■ **DIRECTIONS**
1. Could you quote the article on trust symbols for e-commerce sites word for word, everything from "Verisign Symbol: Effective" down to "than Web-originated brands."?
2. Can you continue the article on trust symbols for e-commerce sites from the point where it stops?

■ **TEXT EXCERPT**
/---
Verisign Symbol: Effective Symbols & Seals of Approval on E-Commerce Sites

You can build it all you want, but if they don't trust you, they won't come. So goes brick-and-mortar retailing, why should the 'Net be any different? It's not, and online customers are fast learning to size up online business. Second of two parts.

The Industry Standard published the results of a study in late 1999 on building trust for online businesses. The study conducted by Cheskin Research found 28 factors affecting whether or not Netizens trust an online retailer.

The study also evaluated the effectiveness of online branding. To conduct the survey, Cheskin interviewed 315 adults online. They caution against extrapolating the findings percentages to the population at large, as only online users were sampled. Yet they found that offline brands still feel more “secure” to online users than Web-originated brands.

However, there was one exception. The survey showed that having the VeriSign symbol on a Web site increased trust among 25 percent of all respondents, and an impressive 53 percent “among those familiar” with it. A few other online-originated brands, notably the Netscape key and TRUSTe logo, scored well.

The most effective traditional symbol for increasing trust that an e-commerce site can have is a spinning Visa logo. The symbol was “familiar” to 83 percent of respondents, and “increased trust” in the site for 24 percent of respondents. Interestingly, the well-known Microsoft security brand “increased trust” in only nine percent of respondents. Even though Better Business Bureau Online was the least familiar brand,18 percent, it scored the highest, 36 percent, for increased trust among those familiar with the brand.

A brand is much more than a symbol, name or slogan, Cheskin writes, “it is a ‘contract’ of trust between a company and its constituencies.” Developing a strong and compelling brand identity can create an asset that provides a distinct competitive advantage through the attraction of more customers and investors, higher prices and margins and employee loyalty.
\---
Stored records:
/---
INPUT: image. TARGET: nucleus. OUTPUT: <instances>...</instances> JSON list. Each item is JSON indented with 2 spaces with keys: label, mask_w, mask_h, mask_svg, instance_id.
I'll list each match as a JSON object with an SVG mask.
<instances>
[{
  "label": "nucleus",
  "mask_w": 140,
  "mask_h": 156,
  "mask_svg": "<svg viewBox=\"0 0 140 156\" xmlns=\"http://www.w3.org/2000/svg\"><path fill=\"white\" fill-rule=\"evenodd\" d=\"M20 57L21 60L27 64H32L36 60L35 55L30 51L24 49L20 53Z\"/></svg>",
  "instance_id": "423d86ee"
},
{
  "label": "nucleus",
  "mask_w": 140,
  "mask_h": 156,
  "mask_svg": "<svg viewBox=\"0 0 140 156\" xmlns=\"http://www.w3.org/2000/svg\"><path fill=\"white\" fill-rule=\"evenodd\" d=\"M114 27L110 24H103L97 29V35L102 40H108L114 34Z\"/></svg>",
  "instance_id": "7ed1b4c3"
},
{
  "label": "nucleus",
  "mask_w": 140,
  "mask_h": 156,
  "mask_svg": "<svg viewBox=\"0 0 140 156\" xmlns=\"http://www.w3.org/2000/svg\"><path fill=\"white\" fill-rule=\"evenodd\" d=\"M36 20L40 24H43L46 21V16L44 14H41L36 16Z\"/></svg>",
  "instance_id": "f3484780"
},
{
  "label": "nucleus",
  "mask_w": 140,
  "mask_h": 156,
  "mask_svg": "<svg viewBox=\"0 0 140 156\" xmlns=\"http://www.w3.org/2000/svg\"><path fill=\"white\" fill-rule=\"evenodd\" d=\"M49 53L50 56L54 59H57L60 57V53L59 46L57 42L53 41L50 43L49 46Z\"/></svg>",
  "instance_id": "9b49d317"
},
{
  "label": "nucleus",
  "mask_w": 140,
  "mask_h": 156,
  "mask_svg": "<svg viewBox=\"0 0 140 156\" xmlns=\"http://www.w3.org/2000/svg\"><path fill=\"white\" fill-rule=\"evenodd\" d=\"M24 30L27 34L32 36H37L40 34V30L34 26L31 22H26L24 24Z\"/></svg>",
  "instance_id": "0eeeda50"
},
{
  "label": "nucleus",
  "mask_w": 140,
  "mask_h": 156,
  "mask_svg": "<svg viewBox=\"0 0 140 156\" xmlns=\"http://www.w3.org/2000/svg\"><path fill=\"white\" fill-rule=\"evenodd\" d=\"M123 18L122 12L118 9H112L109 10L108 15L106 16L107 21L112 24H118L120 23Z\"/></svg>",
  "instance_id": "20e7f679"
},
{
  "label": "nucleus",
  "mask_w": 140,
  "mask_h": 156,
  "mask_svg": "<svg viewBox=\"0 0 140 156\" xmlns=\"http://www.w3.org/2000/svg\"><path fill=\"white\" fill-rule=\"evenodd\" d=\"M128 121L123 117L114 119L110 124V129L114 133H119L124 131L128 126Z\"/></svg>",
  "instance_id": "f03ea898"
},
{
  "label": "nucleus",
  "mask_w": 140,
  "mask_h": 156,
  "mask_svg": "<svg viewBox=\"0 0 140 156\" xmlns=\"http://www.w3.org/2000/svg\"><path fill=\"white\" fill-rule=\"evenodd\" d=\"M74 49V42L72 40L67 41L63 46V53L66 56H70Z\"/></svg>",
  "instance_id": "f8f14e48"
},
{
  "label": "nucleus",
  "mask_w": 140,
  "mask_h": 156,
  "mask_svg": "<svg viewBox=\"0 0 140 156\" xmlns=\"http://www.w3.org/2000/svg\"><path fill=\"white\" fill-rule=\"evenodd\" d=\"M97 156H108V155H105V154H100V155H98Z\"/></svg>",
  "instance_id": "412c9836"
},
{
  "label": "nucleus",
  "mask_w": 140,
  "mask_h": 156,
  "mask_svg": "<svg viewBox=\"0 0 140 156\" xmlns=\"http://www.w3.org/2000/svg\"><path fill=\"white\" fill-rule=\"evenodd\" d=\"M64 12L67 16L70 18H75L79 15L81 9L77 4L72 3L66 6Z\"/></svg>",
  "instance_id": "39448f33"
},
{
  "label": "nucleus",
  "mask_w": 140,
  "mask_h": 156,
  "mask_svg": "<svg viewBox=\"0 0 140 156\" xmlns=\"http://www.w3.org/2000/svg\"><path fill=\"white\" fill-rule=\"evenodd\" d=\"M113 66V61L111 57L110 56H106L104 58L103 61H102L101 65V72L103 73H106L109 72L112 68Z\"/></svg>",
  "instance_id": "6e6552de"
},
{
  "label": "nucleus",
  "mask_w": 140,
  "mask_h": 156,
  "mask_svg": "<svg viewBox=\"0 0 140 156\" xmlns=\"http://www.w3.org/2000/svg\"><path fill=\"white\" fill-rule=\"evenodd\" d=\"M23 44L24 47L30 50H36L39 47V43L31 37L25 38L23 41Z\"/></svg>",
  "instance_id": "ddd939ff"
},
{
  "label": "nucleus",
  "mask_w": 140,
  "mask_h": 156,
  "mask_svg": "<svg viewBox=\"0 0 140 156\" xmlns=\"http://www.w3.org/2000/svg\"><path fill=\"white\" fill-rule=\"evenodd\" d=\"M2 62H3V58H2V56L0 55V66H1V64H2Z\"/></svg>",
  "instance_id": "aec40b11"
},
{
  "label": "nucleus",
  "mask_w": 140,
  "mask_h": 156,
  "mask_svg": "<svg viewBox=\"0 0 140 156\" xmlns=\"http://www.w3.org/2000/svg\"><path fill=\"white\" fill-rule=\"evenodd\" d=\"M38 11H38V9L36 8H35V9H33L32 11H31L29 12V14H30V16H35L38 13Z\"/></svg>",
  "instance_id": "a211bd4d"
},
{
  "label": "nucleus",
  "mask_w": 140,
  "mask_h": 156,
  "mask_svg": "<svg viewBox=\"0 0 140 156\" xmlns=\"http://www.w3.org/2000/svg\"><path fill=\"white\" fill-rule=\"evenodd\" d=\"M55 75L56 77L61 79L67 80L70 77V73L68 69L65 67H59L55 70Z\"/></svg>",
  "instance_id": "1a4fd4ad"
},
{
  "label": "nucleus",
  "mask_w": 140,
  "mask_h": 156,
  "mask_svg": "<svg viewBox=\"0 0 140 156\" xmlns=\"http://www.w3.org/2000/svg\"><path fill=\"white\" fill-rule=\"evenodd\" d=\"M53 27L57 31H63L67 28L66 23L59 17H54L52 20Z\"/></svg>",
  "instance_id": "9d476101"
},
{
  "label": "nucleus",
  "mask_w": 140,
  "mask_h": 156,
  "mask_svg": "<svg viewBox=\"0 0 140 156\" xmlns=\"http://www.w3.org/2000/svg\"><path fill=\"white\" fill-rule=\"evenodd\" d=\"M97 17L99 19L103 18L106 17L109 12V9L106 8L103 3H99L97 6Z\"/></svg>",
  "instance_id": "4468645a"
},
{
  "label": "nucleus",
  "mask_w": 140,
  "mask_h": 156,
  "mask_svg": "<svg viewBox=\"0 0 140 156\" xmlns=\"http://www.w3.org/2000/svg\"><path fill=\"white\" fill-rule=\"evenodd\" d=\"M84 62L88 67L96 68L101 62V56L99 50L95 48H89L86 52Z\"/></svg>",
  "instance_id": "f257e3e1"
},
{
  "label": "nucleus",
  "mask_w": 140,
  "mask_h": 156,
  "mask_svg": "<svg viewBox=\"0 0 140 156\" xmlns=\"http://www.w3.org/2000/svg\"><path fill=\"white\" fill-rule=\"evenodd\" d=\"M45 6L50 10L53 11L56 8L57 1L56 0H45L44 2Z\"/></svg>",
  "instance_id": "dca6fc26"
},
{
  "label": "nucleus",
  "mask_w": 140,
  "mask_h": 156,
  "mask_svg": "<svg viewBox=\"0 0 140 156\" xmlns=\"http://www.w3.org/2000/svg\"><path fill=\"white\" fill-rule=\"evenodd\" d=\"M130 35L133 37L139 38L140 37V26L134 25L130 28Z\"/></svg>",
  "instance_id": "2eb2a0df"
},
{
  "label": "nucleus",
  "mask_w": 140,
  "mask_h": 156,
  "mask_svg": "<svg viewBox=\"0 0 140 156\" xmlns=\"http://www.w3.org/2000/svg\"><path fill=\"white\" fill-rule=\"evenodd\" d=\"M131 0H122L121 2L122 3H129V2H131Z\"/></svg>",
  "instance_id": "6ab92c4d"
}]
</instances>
\---
■ **RESPONSES TO THE EXERCISE**
1.
Verisign Symbol: Effective Symbols & Seals of Approval on E-Commerce Sites

You can build it all you want, but if they don't trust you, they won't come. So goes brick-and-mortar retailing, why should the 'Net be any different? It's not, and online customers are fast learning to size up online business. Second of two parts.

The Industry Standard published the results of a study in late 1999 on building trust for online businesses. The study conducted by Cheskin Research found 28 factors affecting whether or not Netizens trust an online retailer.

The study also evaluated the effectiveness of online branding. To conduct the survey, Cheskin interviewed 315 adults online. They caution against extrapolating the findings percentages to the population at large, as only online users were sampled. Yet they found that offline brands still feel more “secure” to online users than Web-originated brands.

2.
Time-tested principles of brand don’t cease to be true in the digital world. Given the bewildering variety of almost everything offered on the ‘Net, branding may even be more important. Think about it: For dependable news, would you turn first to The New York Times’s Web site or Billy’s News Page.com?

Cheskin states their findings of the importance of recognizable — which means offline in most cases — branding on the ‘Net in three parts:

– Consumers new to e-commerce sense a kind of chaos in the Web, in which information is vulnerable to hackers, where technology is unreliable and good intentions may lead to unpredictable results. This perception of chaos leads to a desire for control, particularly of personal information.

– For current e-commerce users control is a fundamental concern. However, for whatever reason — whether it be experience, psychographics or whatever — these individuals can be assured, to their satisfaction, that they retain some control over their own personal information.

– Seals of approval — symbols like VeriSign and Visa — serve to reassure the visitor that control has been established. Once a sense of security has been established, a visitor’s focus changes to the five signifiers of trust: brand, navigation, fulfillment, presentation and technology.